My beliefs have been challenged this past couple of months. What if oil goes to $500 and the U.S. dollar continues to decline? What if all the banks fail, anarchy takes hold and terrorists seize an opportunity? I know the importance of challenging my beliefs and how to mind–map complex problems, but what if the rating agencies that just reaffirmed our country's credit as AAA are wrong? What if the United States is more akin to Argentina or Rwanda than a real, honest–to–truth, rock solid, rich AAA country?
In the August 2008 issue of Vanity Fair, Christopher Hitchens wrote about a personal waterboarding torture experience. He recruited "extremely hardened veterans," who now train American soldiers on how to resist waterboarding, to conduct the procedure on him personally. His conclusion: "I would [have] quite readily supplied any answer."
Fortunately, I have not been waterboarded, but I do not think that even under such torture I would admit our world doesn't work anymore or suggest selling everything, and putting it in a tin can under a mattress. Perhaps I am hostage to my investment beliefs, but they come from education, experience, introspection, observation and scientific inquiry. Of course, they still must be challenged and questioned.
Some think economies are built on dreams, imagination and desire. That is true, but really economics is about life – living it, striving to better it and just getting up to earn a living. And I'd say that is true even if threatened by waterboarding.
So even under threat of waterboarding, what would I say my number–one portfolio worry is? It is the same as it has been for 24 years – that we do not exceed our clients' and shareholders' expectations. We have a good history of exceeding expectations over the last 24 years, not to say there have not been a few bumps. Actually, there have been several bumps, according to Barry Hyman, our historian (at least for this article), who looked to our internal statistics for the last seven years.
The statistics for the 2000–2003 FIM Group performance period are readily available and carefully reprinted below. They show the calendar year periods and subsequent year's rebound. They do not show the peak to trough periods and subsequent recovery, but we will be highlighting those numbers in our next newsletter.

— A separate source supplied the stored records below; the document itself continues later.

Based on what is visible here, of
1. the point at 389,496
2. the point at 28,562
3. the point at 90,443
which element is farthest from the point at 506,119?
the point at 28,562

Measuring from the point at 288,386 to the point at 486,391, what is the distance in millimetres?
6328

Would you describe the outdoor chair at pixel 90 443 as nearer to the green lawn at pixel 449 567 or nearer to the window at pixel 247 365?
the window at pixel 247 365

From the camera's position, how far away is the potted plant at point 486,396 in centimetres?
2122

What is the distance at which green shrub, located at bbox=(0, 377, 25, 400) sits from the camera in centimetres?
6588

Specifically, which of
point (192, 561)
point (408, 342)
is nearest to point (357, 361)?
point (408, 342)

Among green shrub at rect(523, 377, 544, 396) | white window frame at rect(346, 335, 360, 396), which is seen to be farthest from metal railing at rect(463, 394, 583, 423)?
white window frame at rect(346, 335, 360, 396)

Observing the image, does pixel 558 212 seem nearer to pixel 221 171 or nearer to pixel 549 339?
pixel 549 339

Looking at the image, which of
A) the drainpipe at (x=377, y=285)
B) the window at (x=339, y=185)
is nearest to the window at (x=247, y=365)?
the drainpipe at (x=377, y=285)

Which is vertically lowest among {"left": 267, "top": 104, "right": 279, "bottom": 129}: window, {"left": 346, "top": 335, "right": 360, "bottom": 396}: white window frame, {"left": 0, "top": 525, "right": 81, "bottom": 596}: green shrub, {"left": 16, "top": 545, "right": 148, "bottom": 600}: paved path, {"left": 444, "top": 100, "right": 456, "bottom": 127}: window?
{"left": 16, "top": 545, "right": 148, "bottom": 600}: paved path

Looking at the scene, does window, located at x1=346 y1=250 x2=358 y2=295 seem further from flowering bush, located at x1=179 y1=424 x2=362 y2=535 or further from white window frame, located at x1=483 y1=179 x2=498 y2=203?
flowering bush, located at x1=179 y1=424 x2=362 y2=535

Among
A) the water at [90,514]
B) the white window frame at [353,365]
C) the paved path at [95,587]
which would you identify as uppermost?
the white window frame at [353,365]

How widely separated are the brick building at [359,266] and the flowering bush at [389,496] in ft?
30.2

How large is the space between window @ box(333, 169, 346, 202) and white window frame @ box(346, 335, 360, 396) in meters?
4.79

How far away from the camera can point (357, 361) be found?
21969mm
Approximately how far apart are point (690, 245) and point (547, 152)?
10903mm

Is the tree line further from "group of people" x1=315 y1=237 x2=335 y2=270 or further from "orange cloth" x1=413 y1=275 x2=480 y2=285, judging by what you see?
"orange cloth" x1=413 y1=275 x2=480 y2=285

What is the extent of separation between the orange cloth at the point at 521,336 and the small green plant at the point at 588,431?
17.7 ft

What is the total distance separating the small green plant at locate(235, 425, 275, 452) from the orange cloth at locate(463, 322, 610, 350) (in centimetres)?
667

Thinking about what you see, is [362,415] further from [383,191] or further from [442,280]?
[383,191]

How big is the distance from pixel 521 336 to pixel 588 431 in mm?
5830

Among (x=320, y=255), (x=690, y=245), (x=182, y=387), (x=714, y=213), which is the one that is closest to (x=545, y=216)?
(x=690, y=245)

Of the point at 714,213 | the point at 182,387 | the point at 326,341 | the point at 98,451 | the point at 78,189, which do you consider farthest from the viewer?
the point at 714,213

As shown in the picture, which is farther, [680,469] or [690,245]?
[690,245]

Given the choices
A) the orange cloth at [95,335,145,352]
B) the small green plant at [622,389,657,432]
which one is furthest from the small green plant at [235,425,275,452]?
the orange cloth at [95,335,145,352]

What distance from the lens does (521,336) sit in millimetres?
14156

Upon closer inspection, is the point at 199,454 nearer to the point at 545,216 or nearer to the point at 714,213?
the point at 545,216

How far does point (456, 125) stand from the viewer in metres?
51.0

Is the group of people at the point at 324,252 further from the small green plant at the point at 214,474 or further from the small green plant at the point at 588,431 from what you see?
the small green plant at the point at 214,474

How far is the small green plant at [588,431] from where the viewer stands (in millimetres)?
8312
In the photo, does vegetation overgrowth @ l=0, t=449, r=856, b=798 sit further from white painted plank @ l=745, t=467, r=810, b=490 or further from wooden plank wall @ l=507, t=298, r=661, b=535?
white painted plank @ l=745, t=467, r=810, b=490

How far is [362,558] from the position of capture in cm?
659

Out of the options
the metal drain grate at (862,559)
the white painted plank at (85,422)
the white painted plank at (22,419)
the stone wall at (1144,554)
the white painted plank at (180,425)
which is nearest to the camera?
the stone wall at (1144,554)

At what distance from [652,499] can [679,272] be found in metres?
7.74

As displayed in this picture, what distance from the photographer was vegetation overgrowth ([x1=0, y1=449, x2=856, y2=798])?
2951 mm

Economic cycles, like the seasons or Earth's rotation, are not some quirky "invention" of an economist. Economic and business cycles are rooted in our DNA – we humans move, we create, we work to eat, and we live a happy life and avoid suffering. The current unease over the investment climate, like Mr. Hitchens' waterboarding experience, will end. His ended with a simple hand signal to the veterans to stop and release him. Ours, maybe, will take more patience; for others, faith; and still for others, rational empirical scientific understanding. Regardless, we believe our portfolios are positioned correctly to perform. Meanwhile, we will continue to collect dividends and interest from good, solid investments.